Teva Snags FDA Approval for Generic EpiPen
Shares of Teva Pharmaceuticals jumped more than 7 percent in afternoon trading Thursday and continue to rise in premarket trading this morning after the U.S. Food and Drug Administration (FDA) approved the company’s generic version of the EpiPen Auto-Injector.
This is the first generic version of the widely used EpiPen made by Mylan. The rising consumer cost of the branded EpiPen reached a national furor a few years ago when the price hit more than $600 for a two-pack of the life-saving epinephrine injector. Teva’s generic version of the EpiPen and EpiPen Jr. was approved for use in adults and pediatric patients who weigh more than 33 pounds.
The approval for Teva has been a long time coming. In 2016 the FDA rejected Teva’s initial attempts at garnering approval for its generic version. Now though, the company can prepare to take on Mylan, which is the dominant player in the space. Despite the pricing controversies from a few years ago, Mylan’s Epi-Pens are the go-to safety net for patients who could face anaphylaxis from a bad reaction to an allergen. Anaphylaxis occurs in approximately one in 50 Americans. It could lead to death.
FDA Commissioner Scott Gottlieb said the approval of the “first generic version of the most-widely prescribed epinephrine auto-injector” is part of the FDA’s drive to provide safe and cost-effective treatments for patients.
“This approval means patients living with severe allergies who require constant access to life-saving epinephrine should have a lower-cost option, as well as another approved product to help protect against potential drug shortages,” Gottlieb said in a statement.
There are other epinephrine auto-injectors on the market, such as Adrenaclick and Auvi-Q, but they are not considered generic versions of the EpiPen. Mylan did introduce its own authorized generic version of its EpiPen, which costs $300 for a two-pack.

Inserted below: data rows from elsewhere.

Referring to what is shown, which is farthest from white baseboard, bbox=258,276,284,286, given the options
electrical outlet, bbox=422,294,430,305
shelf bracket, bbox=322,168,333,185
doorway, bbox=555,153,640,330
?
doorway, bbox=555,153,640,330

In a brief statement, Brendan O’Grady, head of Teva’s North America Commercial division, said the FDA approval is an important step in bringing additional epinephrine auto-injector options to patients. The company noted that it is “applying its full resources” to the launch of the generic auto-injector and is “eager to begin supplying the market.”
The EpiPen Auto-Injector delivers a precise dose of life-saving epinephrine for severe allergic reactions.
Earlier this year the FDA noted there was a shortage of EpiPen and other epinephrine injectors in the United States due to manufacturing issues. A Pfizer division manufactures Mylan’s EpiPen. In the fall of 2017, the FDA berated Meridian Medical Technologies, Inc., the division that makes the auto-injector, over its manufacturing problems. Some of the auto-injectors failed to operate, which led to the death of a few people from anaphylaxis.
Last year the FDA introduced new guidance to “remove barriers to generic development and market entry of critically important medicines,” Gottlieb noted in his statement.